LIA, ELISA, and CLIF demonstrated comparable performance for the detection of specific antinuclear-antibodies. However, there were some discrepancy between assays particularly in the detection of anti-dsDNA antibody.
在系统性红斑狼疮(SLE)患者的诊断、预后及管理方面,检测特异性抗核抗体非常重要。迄今为止,线性免疫分析(LIA)、酶联免疫吸附测定(ELISA)和利什曼原虫间接免疫荧光(CLIF)测定常用于检测特异性抗核抗体。

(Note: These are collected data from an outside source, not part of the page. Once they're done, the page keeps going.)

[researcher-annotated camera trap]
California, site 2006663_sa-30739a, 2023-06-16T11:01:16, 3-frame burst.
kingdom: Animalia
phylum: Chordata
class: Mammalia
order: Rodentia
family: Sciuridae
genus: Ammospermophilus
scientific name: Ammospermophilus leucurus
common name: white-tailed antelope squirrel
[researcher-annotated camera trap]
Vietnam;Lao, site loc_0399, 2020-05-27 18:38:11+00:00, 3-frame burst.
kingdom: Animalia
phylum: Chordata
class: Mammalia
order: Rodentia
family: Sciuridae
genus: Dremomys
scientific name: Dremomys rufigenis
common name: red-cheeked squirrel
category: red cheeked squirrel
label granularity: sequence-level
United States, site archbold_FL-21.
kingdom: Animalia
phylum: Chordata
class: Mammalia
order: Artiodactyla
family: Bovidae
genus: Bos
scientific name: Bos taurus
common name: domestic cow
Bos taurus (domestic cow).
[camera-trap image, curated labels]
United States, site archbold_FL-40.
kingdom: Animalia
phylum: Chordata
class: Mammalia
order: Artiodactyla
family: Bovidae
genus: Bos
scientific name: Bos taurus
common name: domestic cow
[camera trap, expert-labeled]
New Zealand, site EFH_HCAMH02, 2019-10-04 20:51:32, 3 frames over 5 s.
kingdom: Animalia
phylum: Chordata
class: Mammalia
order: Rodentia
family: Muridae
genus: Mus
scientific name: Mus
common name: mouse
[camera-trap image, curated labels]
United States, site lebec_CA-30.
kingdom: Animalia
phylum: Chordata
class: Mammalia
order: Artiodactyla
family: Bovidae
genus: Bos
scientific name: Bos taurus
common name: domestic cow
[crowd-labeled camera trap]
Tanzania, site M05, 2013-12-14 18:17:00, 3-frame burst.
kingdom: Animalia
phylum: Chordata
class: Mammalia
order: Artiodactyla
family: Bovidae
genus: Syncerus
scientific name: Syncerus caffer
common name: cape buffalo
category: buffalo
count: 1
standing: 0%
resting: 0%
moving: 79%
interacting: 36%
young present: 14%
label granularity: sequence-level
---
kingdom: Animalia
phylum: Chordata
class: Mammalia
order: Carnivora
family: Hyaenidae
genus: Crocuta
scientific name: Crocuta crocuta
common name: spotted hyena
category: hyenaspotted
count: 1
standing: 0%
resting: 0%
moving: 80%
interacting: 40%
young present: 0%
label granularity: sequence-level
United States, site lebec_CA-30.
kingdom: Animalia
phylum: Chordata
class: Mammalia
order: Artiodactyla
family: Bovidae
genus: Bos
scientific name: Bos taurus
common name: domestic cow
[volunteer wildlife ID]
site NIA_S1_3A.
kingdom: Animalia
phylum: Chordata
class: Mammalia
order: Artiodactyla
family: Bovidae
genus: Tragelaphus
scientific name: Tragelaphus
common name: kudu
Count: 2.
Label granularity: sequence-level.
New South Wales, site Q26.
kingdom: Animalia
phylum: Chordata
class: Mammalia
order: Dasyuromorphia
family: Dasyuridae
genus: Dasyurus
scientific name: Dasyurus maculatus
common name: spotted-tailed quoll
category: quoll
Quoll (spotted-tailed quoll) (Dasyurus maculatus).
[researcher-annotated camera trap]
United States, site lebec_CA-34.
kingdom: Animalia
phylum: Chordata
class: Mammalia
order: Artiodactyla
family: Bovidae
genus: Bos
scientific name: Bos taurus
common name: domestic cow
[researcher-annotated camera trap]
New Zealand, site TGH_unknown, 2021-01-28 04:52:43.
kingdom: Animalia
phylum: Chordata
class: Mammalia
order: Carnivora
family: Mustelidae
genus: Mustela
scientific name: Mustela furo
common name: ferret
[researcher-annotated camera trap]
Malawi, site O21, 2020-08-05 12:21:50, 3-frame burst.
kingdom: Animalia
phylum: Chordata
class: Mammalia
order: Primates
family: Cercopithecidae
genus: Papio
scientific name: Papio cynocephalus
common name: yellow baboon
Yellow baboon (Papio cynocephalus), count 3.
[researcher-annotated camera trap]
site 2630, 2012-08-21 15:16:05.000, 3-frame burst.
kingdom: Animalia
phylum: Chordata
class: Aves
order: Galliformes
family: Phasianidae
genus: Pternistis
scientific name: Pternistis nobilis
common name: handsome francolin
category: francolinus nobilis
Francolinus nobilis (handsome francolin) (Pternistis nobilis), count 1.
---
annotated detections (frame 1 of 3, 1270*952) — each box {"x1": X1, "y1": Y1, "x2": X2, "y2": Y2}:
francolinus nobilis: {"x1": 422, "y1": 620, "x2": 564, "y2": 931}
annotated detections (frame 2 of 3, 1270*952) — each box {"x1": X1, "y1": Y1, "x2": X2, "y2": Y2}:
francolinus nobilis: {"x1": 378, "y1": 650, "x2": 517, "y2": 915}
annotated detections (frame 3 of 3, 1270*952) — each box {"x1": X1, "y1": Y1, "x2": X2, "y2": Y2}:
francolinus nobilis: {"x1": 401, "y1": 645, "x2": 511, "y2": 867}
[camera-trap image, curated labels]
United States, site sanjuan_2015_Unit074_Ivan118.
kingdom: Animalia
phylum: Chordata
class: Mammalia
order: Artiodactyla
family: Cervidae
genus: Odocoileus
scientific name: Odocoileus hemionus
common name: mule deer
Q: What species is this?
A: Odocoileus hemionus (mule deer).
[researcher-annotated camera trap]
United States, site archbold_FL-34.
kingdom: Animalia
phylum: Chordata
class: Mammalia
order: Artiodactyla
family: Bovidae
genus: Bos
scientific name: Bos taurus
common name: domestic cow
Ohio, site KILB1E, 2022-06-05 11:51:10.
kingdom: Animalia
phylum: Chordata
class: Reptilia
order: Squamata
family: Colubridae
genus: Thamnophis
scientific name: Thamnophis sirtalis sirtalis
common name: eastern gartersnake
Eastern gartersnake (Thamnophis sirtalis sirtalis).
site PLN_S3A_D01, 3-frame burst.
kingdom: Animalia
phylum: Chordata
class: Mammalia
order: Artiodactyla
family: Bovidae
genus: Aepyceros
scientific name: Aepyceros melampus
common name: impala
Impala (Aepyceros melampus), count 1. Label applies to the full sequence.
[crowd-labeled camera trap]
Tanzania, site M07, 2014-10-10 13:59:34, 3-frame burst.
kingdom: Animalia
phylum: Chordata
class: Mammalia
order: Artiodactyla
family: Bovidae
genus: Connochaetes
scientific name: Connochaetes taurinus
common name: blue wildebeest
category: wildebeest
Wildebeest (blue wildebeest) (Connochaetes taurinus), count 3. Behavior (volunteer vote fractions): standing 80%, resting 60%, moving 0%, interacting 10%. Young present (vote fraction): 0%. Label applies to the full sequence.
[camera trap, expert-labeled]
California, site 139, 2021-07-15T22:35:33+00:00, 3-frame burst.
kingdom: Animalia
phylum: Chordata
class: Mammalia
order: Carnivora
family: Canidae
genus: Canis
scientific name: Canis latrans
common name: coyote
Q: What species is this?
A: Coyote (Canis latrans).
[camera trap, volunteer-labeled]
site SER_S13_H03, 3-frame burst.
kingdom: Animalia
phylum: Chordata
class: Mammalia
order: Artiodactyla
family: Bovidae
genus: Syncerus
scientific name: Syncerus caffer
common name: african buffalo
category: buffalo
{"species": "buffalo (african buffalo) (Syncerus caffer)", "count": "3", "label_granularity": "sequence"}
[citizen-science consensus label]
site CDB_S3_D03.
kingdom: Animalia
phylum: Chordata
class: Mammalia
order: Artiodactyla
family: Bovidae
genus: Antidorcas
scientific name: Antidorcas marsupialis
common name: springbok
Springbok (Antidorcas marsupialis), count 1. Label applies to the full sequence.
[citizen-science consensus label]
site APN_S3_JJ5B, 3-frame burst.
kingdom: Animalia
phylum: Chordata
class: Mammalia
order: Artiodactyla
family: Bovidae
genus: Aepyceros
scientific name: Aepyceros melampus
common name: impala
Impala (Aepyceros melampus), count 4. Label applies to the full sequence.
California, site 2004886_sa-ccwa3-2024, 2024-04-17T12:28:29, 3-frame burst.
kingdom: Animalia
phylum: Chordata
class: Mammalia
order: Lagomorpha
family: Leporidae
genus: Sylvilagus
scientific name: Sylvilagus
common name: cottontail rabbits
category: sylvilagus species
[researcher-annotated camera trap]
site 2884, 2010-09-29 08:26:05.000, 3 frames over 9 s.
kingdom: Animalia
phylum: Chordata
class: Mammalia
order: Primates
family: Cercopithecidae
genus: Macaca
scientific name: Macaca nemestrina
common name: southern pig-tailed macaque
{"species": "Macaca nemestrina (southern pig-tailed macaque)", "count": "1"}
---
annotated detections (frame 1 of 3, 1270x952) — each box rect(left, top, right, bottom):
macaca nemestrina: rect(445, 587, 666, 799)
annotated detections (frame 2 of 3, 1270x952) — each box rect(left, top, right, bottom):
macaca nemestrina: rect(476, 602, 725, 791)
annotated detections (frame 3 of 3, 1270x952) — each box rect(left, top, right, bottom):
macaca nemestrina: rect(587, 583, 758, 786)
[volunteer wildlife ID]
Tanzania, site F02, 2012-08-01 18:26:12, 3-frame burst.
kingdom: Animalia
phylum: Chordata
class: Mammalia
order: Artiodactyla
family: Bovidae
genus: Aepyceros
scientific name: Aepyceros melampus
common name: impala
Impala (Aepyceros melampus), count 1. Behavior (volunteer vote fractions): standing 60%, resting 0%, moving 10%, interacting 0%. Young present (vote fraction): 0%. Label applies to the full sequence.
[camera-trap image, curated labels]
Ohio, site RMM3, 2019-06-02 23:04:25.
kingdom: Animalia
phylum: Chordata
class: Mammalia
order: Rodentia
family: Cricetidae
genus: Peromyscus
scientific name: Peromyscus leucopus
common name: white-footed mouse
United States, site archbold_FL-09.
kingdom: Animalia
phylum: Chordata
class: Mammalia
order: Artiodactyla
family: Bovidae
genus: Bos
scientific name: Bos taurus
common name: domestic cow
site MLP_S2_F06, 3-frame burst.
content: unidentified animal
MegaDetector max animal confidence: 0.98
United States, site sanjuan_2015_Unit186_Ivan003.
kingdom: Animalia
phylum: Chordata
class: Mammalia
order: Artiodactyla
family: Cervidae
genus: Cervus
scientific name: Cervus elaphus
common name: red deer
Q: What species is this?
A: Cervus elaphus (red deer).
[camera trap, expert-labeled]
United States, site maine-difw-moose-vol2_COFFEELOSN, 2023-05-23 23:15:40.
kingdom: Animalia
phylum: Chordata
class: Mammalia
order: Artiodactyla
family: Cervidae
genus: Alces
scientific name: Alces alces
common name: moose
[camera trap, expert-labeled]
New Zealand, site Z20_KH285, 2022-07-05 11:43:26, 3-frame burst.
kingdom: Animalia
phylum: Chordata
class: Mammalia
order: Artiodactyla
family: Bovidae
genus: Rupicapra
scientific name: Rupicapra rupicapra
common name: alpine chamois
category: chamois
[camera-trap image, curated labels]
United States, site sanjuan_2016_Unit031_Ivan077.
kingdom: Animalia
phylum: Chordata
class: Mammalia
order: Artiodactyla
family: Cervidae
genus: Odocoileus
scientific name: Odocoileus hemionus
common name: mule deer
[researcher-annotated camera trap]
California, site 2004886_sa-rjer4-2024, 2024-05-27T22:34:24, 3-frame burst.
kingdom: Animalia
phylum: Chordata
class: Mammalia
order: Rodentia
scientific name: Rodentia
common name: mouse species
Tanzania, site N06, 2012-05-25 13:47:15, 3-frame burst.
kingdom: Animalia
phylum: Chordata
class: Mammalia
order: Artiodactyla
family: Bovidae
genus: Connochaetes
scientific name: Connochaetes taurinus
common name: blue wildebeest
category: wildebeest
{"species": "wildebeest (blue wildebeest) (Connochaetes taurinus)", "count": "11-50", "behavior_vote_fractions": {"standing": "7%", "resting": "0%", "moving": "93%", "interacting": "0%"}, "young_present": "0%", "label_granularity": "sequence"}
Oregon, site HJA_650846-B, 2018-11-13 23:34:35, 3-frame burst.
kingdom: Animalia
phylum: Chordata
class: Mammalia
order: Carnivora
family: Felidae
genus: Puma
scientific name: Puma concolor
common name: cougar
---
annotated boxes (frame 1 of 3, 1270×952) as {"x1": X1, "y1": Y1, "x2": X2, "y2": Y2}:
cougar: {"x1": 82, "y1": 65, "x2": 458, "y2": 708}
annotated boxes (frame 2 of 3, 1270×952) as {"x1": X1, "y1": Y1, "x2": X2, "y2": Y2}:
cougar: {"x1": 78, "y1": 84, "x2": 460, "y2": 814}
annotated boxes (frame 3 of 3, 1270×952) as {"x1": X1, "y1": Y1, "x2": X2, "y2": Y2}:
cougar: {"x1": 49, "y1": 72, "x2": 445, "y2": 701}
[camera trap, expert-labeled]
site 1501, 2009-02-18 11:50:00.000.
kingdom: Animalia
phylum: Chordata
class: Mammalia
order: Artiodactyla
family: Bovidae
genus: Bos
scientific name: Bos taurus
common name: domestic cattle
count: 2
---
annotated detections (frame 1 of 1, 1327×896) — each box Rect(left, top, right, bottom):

确定LIA、ELISA和CLIF检测SLE患者抗双链DNA(dsDNA)、抗核小体和抗可提取核抗原(ENA)抗体的性能。
采用LIA、ELISA和CLIF测定法,对来自50例SLE患者、25例疾病对照患者和25例健康对照者的共100份血清进行抗dsDNA、抗核小体和抗ENA抗体检测。使用Cohen卡方系数和受试者工作特征曲线分析来分析每种检测方法的一致性和诊断性能。
对于抗dsDNA抗体的检测,ELISA与CLIF测定有高度一致性(κ = 0.74),但LIA与ELISA和CLIF测定的一致性一般(分别为κ = 0.37和0.35)。对于抗核小体、抗nRNP/Sm、抗Sm、抗SSA和抗SSB抗体的检测,LIA与ELISA有高度至完全一致性(κ分别为0.64、0.78、0.68、0.91和0.74)。抗dsDNA-NcX ELISA和抗dsDNA CLIF测定具有相同的诊断性能(敏感性分别为66%对68%,特异性分别为96%对94%),而抗dsDNA LIA敏感性低(22%)但特异性高(100%)。
LIA、ELISA和CLIF在检测特异性抗核抗体方面表现出可比的性能。然而,各检测方法之间存在一些差异,特别是在抗dsDNA抗体的检测方面。